First, the majority asserts that a minority shareholder can be barred from his or her right to sue for fraud or illegality if he or she accepted payment of the price fixed by the majority shareholders. This seems to be at odds with the clear language of Nevada’s exclusivity provision, which gives any shareholder the unconditional right to sue for fraud or illegality, and is unfair to the individual shareholder who wants to sue for fraud or illegality. The majority requires a shareholder desiring to bring such a suit to abstain from taking the assessed price while the other shareholders *28can do so, even if they are accused of fraud. Additionally, a minority shareholder may well need the money to fight the corporate raiders and business giants.
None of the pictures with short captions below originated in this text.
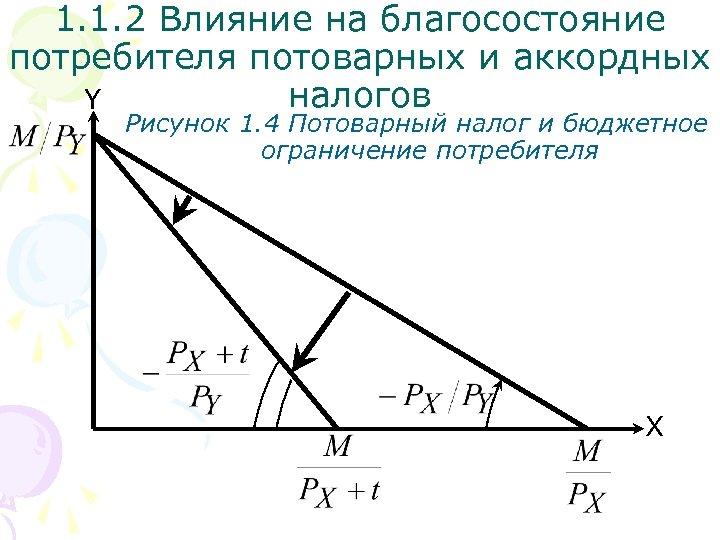 1. 1. 2 Влияние на благосостояние потребителя потоварных и аккордных налогов Y Рисунок 1.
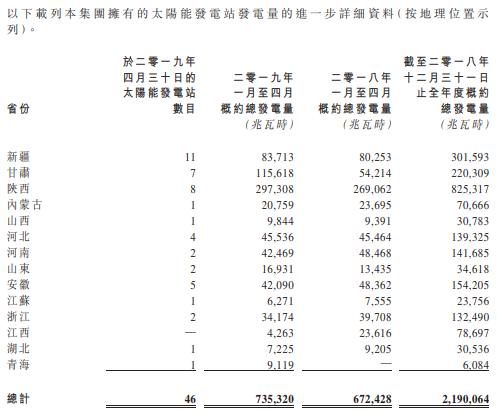 江山控股前4月太阳能发电同比升9.4%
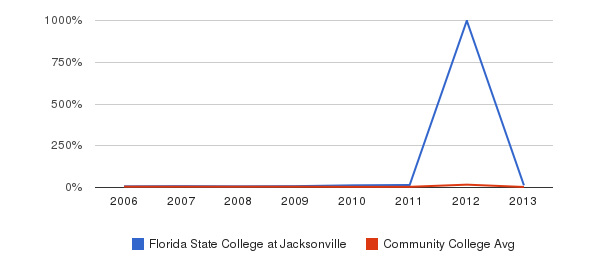 Florida State College at Jacksonville Unknown&nbsp(2006-2013)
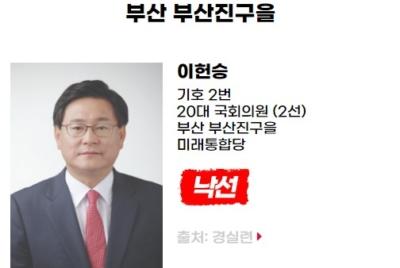 [반개혁과 친재벌] 낙선 대상자 이헌승(부산시 진구을, 미래통합당)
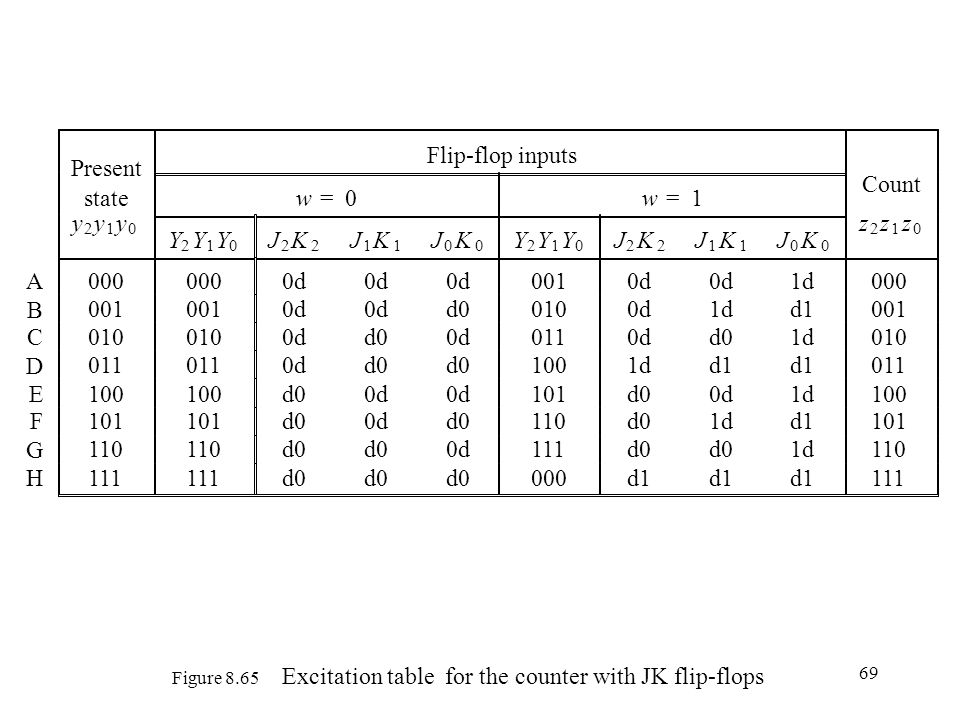 Figure 8.65 Excitation table for the counter with JK flip-flops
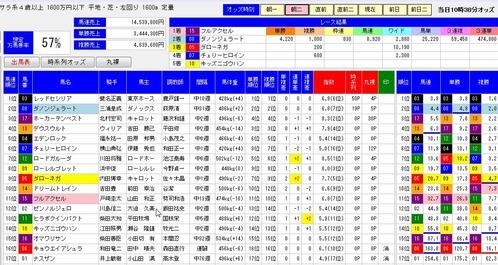 0511東京9Rモンスター7朝二画面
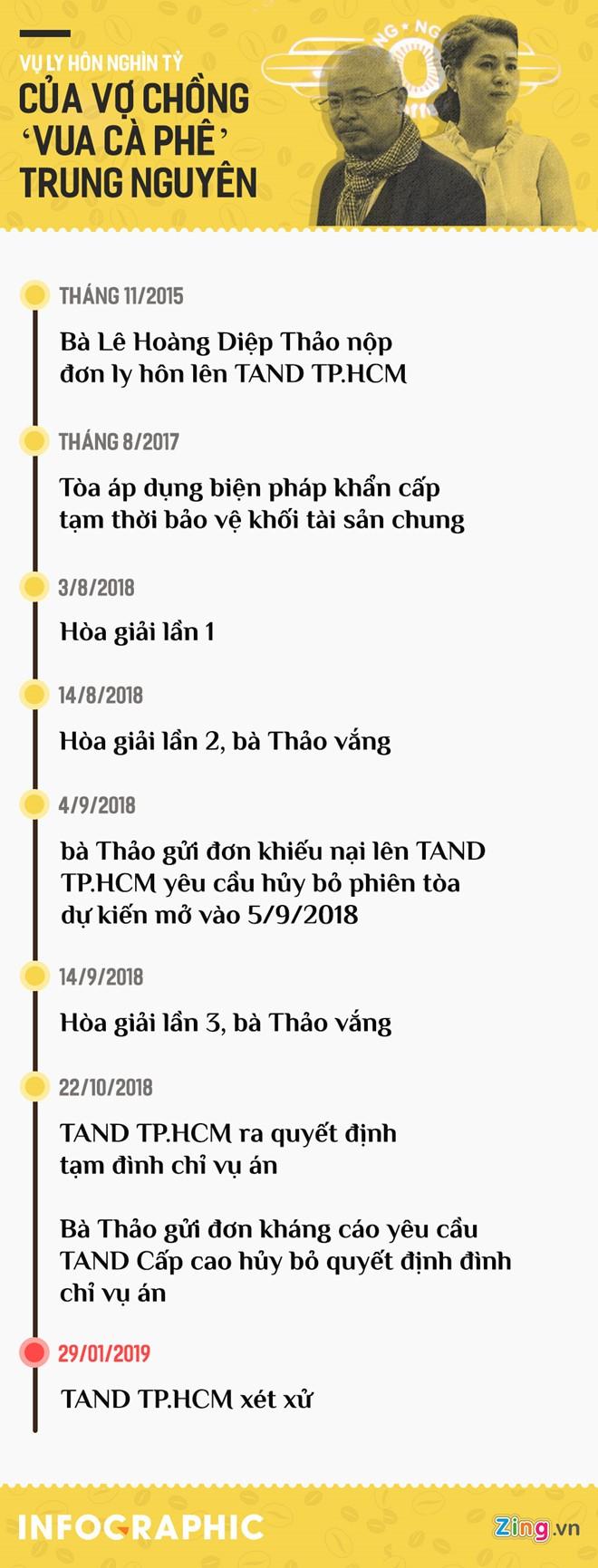 Vo chong 'vua' ca phe Trung Nguyen tiep tuc ra toa ly hon-Hinh-3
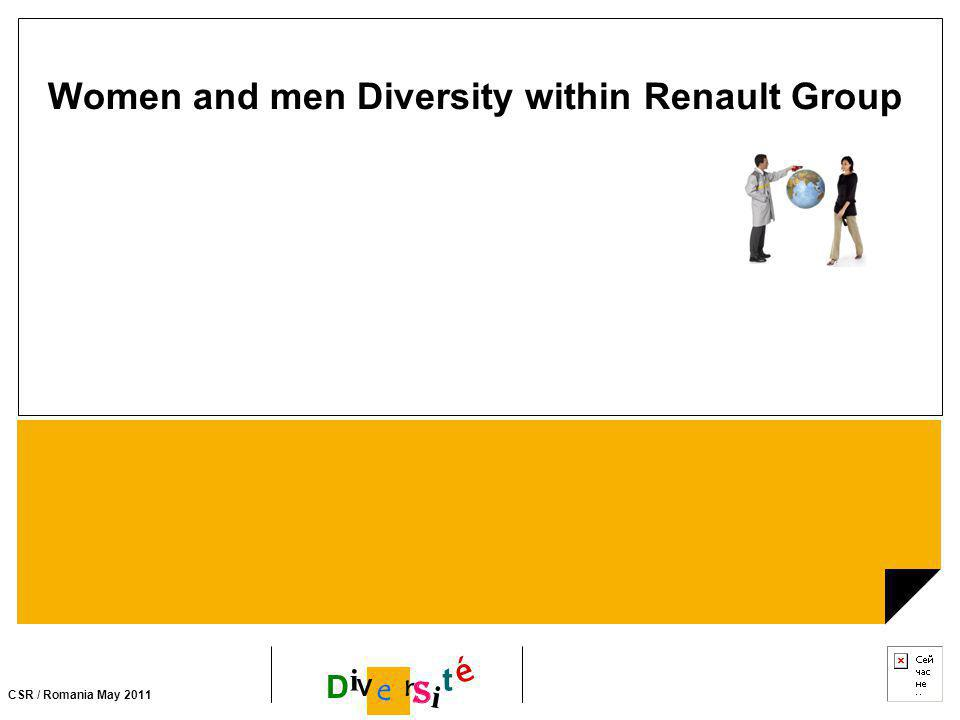 CSR / Romania May 2011 01 DIVERSITY DEFINITIONS 02 CONTEXT : DIVERSITY DIAGNOSTIC 03 SOLUTION : FOCUS ON GENDER DIVERSITY 04RESULTS : Women@Renault 05LESSONS LEARNED Agenda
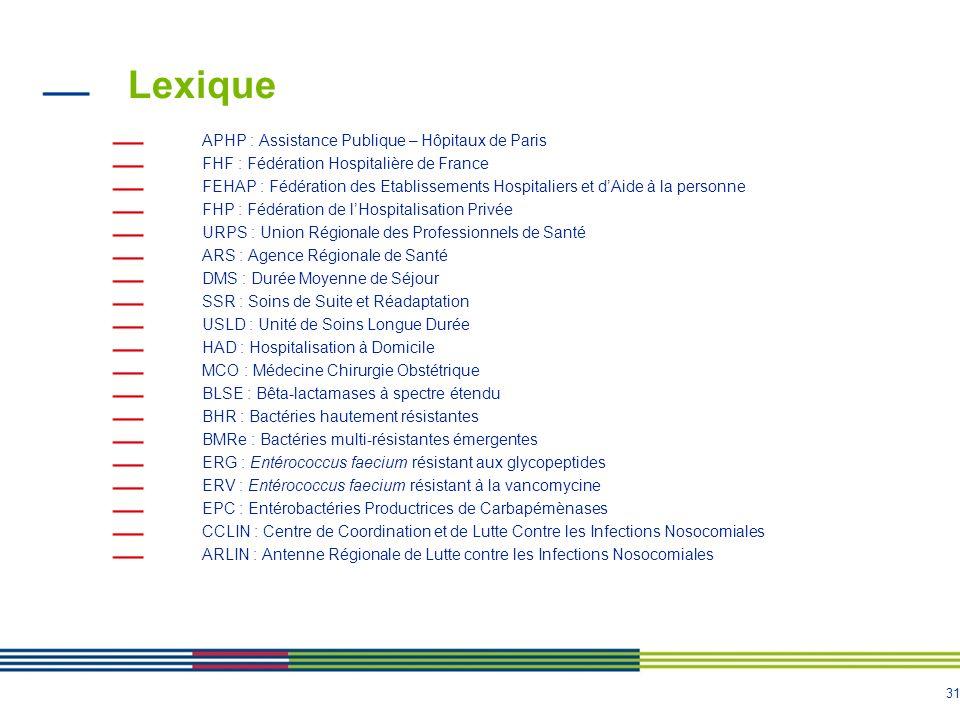 Lexique APHP : Assistance Publique – Hôpitaux de Paris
Nothing in Nevada’s corporate merger law states that a minority shareholder loses his or her right to sue for fraud or illegality if he or she takes the set price of the stock, and this court should refrain from adding such language to a clear and unambiguous statute.6 Statutes that are clear and unambiguous should be given their normal and unambiguous meaning.7

In addition, as the Supreme Judicial Court of Massachusetts noted, “[t]he dangers of self-dealing and abuse of fiduciary duty are greatest in freeze-out situations” like this merger, where controlling shareholders and corporate directors choose ‘ ‘to eliminate public ownership.”8 The court noted further that “[i]t is in these cases that a judge should examine with closest scrutiny the motives and the behavior of the controlling [shareholders].”9

Second, the majority states that a minority shareholder’s action for fraud or illegality is barred if the shareholder accepted payment knowing the facts that constitute the alleged fraud or illegality. Again, the statute contains no such language, and this position is patently unfair to a minority shareholder. A minority shareholder is deprived of the opportunity of both accepting the set payment for the stock, as everyone else can, and asserting his or her suit for fraud or illegality. The complaining shareholder, and perhaps the whistleblower about corporate fraud, is penalized if he or she accepts payment even though the alleged fraudulent shareholders or corporate directors, may accept such payment with impunity. I consider this unfair and a perversion of the statute that contains no such provision.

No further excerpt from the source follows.